De lo perdido, lo que aparezcaPor lo pronto, la campaña electoral ha tomado un giro odioso. Incrédulos, los votantes somos informados casi a diario de abusos y delitos electorales cometidos por los candidatos o sus allegados. La primera semana de junio el Instituto Nacional Electoral dio a conocer los resultados de una investigación que demostró que Jaime Rodríguez Calderón, el Bronco, creó empresas fantasma para apropiarse los recursos públicos que le fueron atribuidos para su campaña, además de que había falsificado cientos de miles de firmas para poder registrarse como candidato independiente. La prensa informa de que Ricardo Anaya, que ya había sido acusado de malas prácticas empresariales, aparentemente está siendo investigado por otros negocios oscuros en los que utilizó sus privilegios como legislador y sus contactos personales de manera poco ética. Anaya responde indignado que se trata de una calumnia de Enrique Peña Nieto que ya “negoció” algo, no nos dice qué, con López Obrador.

López Obrador, por su parte, no está al abrigo de insinuaciones, rumores o acusaciones francas, por ejemplo, se señala que utiliza a su partido Morena como mejor le parece, sin rendir cuentas a nadie, y se habla de nepotismo y ejercicio personalizado del poder. Sin embargo, el intento de aplicarle nuevamente la etiqueta venezolana ha fracasado. Ninguno de estos señalamientos ha afectado su ascenso imparable. A diferencia de lo que ocurrió en 2006, el espectro del populismo ya no asusta a nadie. José Antonio Meade es un funcionario probo, pero se dice que ha prestado su honestidad para encubrir las fechorías de otros.

Este juego, si así puede llamarse, este lamentable intercambio de advertencias y denuestos, ha relegado a un segundo plano los verdaderos objetivos de una campaña electoral: que los candidatos den a conocer sus programas de gobierno. Poco de eso, si es que algo hemos tenido. Inclusive en los debates televisados los candidatos han tenido más la intención de exhibir las bajezas del otro que de debatir programas diferentes.

Ha sido esta una campaña sin promesas o de promesas irrelevantes.

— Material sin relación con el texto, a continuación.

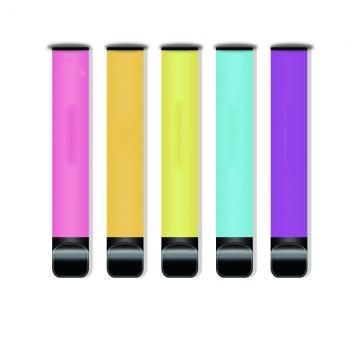Wholesale Mini Disposable Vaporizer 5% Premium Flavor 500 Puff Disposable Vape Bars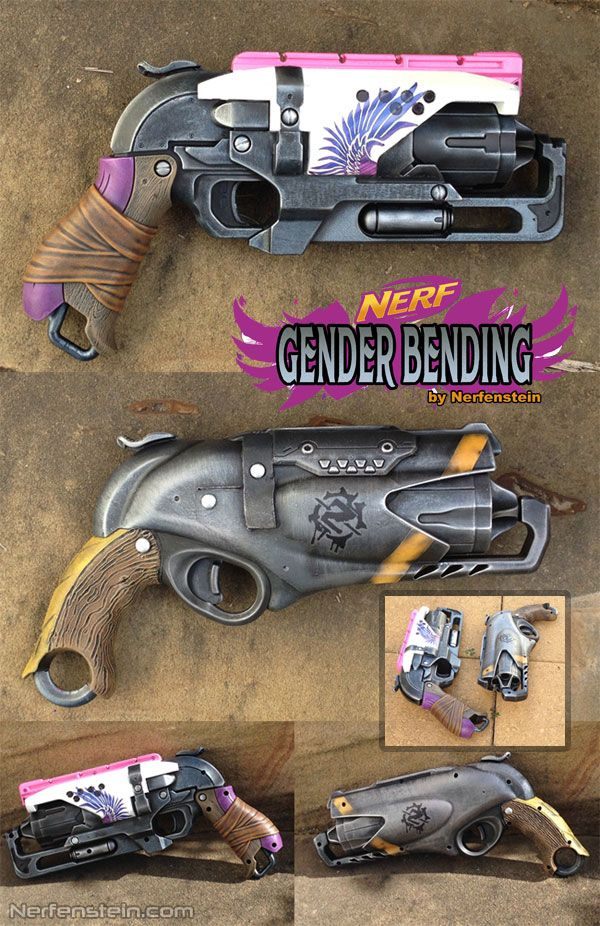 Gender Bending Nerf Rebelle Hammershot Weapon Mods Painted The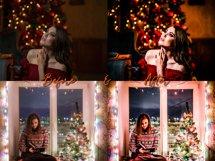 CHRISTMAS Lightroom Presets Bundle for Mobile and Desktop Product Image 18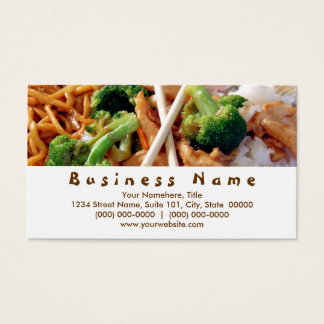 Chinese Food Business Cards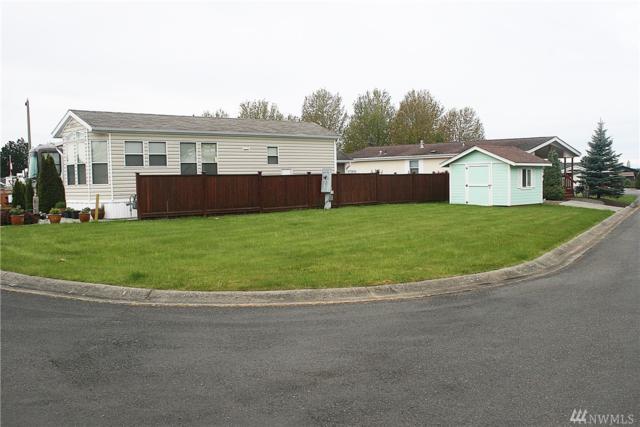 4751 Birch Bay Lynden Rd Lot #60, Blaine, WA 98230 (#1294707) :: Ben Kinney Real Estate Team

De trampas y zancadillas. Así ha sido porque uno de los indicadores más potentes de la crisis que atraviesa nuestra transición es nuestra incapacidad para imaginar el futuro. Estoy segura de que ni los candidatos pueden describir cómo sería el México del año 2024, para no ir muy lejos, el país que dejarían al término de su mandato en caso de ser elegidos. Dos de ellos, Anaya y Meade, no pueden, porque llevan en el corazón y en el discurso político el pecado capital de los tecnócratas: la falta de imaginación. Así no hay triunfo posible, porque no hay manera de que gane la elección uno que promete más de lo mismo, ni otro que les dice a los mexicanos que con él llegaremos a e-México, sin que sepamos bien a bien qué quiere decir. Andrés Manuel López Obrador, que se presenta por tercera vez, es el único que promete un futuro, aunque difuso y con fuertes ecos del pasado, pero su credibilidad tiene más que ver con nuestras aspiraciones que con él mismo.

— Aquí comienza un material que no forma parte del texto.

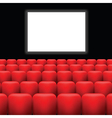cinema screen and red seats vector image
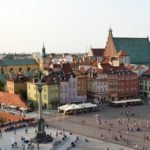Outdoor concerts return to Poland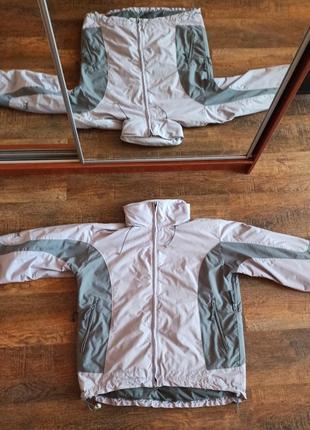 Мужская осеняя куртка helly hansen (курточка,пухан)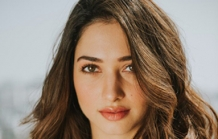 Tamanna New Photoshoot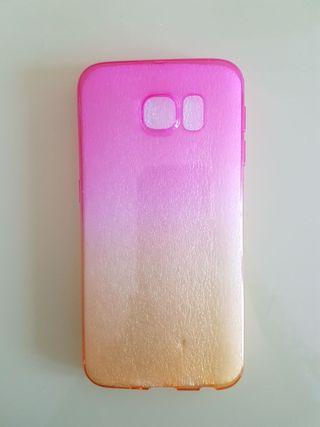 Funda móvil Samsung S6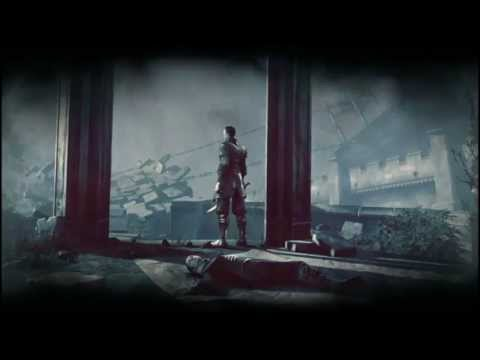 Dishonored: Knife of Dunwall DLC - ALL SCENES and Endings  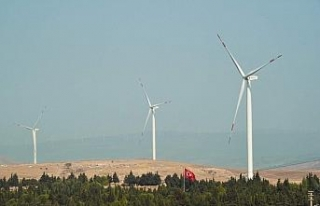 Aliağa, yenilenebilir enerji yatırımlarıyla dikkat...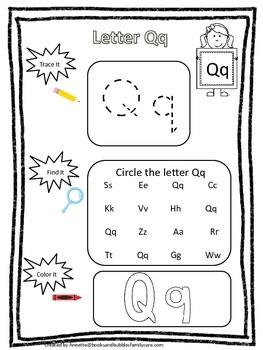 "Letter ""Q"" Trace it, Find it, Color it.  Preschool printable worksheet. Daycare."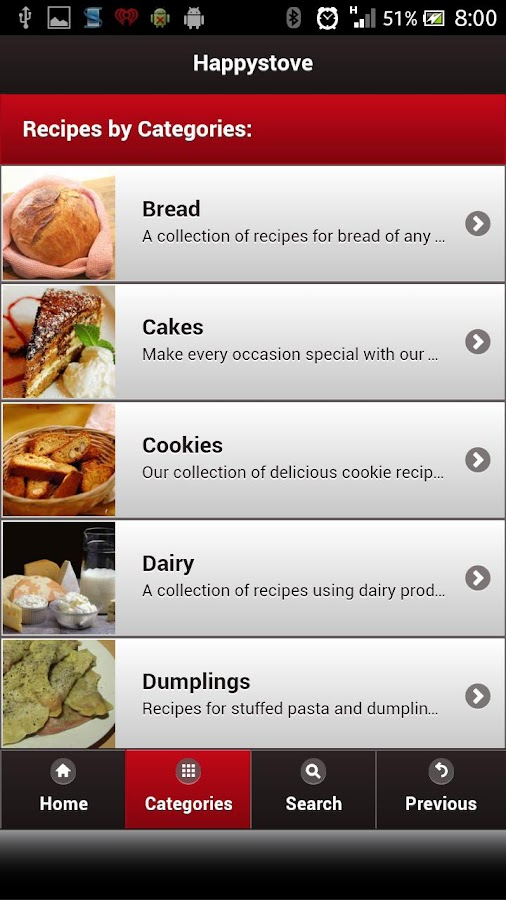Happystove Recipes - screenshot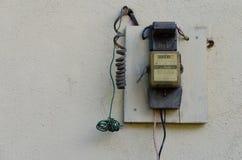 Energy meter Stock Photography
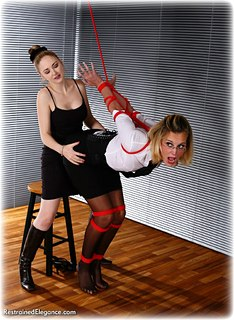 Bondage photo pic picture Ariel Anderssen and Chanta Rose girlgirl, rope bondage, blouse, humiliation, shoes, lesbian, stockings, strappado, topless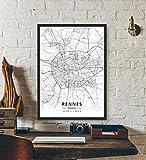 ZWXDMY Leinwand Bild,Frankreich Rennes Stadtplan Schwarz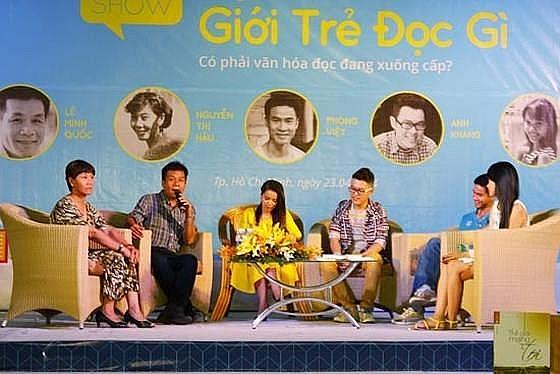 Những nỗ lực gìn giữ văn hoá đọc người Sài Gòn. Ảnh: Internet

Todos sabemos que la excelencia académica no es una de las virtudes de López Obrador; que el pensamiento abstracto no es su fuerte, que no habla de “corridito” y que desconoce las respuestas del 80% de las preguntas que se le hacen. Su vocabulario es limitado, pero no más que su ingenio. Siempre responde lo mismo, independientemente de la pregunta que se le haga. Sin embargo, él ve el país que vemos todos los demás —a excepción de Enrique Peña y su gabinete—; insiste en la urgencia de combatir la pobreza, mientras en la Secretaría de Hacienda celebran que los salarios de los trabajadores mexicanos sean inferiores a los que se pagan en China. También sabemos que López Obrador jamás haría una observación clasista, como la que hizo Meade cuando declaró que su Gobierno sería de “gente decente”, porque estaría diciendo que no sería un Gobierno de “pelados” que son lo mismo que los pobres.

López Obrador llena un vacío, y no del todo. Su muy probable triunfo habla de las carencias de sus seguidores, de aquello que anhelan, de lo que les hace falta, de lo que se ha perdido de la transición, y de lo que se cree y se espera recuperar.

Soledad Loaeza es profesora en el Colegio de México.